- [PASAJE CITADO]:
════════

“Pasan tus aguas”
Un recorrido poético por el s.XX
Por Antonio Barnés. Profesor de literatura española en la Universidad Complutense de Madrid.
Ivanka Demchuk, Baptism of Christ (2015).
Antonio Machado sueña que una fuente fluye en su alma. ¿De dónde mana? La serie concluye que es Dios quien se haya en el corazón, quizás como artífice de la inspiración poética:
Anoche cuando dormía
Anoche cuando dormía
soñé, ¡bendita ilusión!,
que una fontana fluía
dentro de mi corazón.
Di, ¿por qué acequia escondida,
agua, vienes hasta mí,
manantial de nueva vida
de donde nunca bebí?
Anoche cuando dormía
soñé, ¡bendita ilusión!,
que una colmena tenía
dentro de mi corazón;
y las doradas abejas
iban fabricando en él,
con las amarguras viejas
blanca cera y dulce miel.
Anoche cuando dormía
soñé, ¡bendita ilusión!,
que un ardiente sol lucía
dentro de mi corazón.

════════

- [RELACIÓN DE ENTRADAS]:
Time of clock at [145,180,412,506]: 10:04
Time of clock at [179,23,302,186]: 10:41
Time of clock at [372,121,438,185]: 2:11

════════

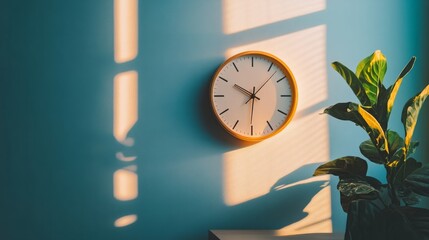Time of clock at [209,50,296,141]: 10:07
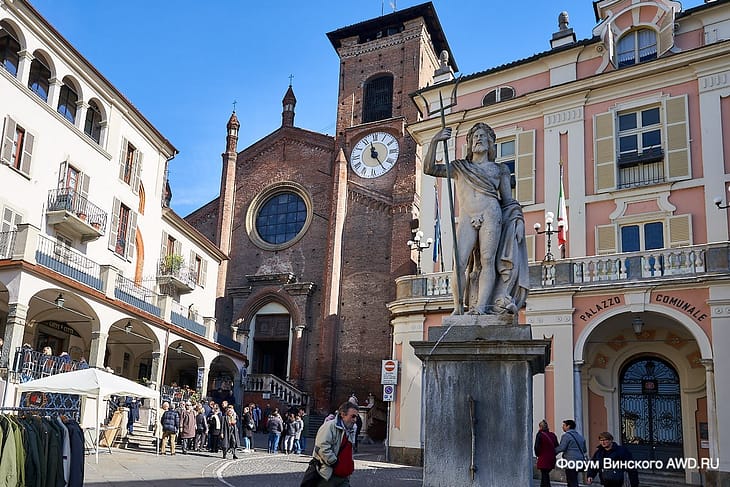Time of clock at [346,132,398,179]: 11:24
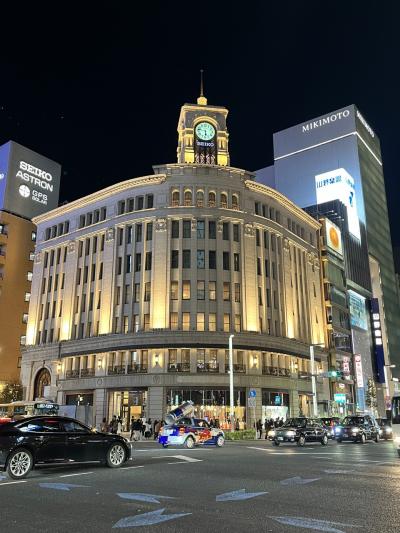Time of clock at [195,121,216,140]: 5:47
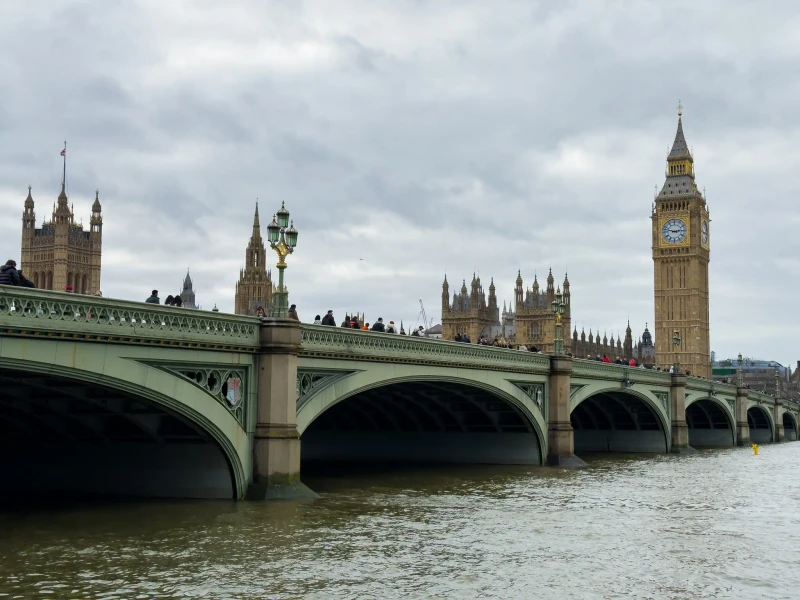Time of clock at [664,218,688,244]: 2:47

════════

- [TAREA PENDIENTE]: Reproduzca literalmente el fragmento del pasaje citado que va desde "Un recorrido poético" hasta "donde nunca bebí?", este último incluido.

- [RESPUESTA COMPLETA]:
Un recorrido poético por el s.XX
Por Antonio Barnés. Profesor de literatura española en la Universidad Complutense de Madrid.
Ivanka Demchuk, Baptism of Christ (2015).
Antonio Machado sueña que una fuente fluye en su alma. ¿De dónde mana? La serie concluye que es Dios quien se haya en el corazón, quizás como artífice de la inspiración poética:
Anoche cuando dormía
Anoche cuando dormía
soñé, ¡bendita ilusión!,
que una fontana fluía
dentro de mi corazón.
Di, ¿por qué acequia escondida,
agua, vienes hasta mí,
manantial de nueva vida
de donde nunca bebí?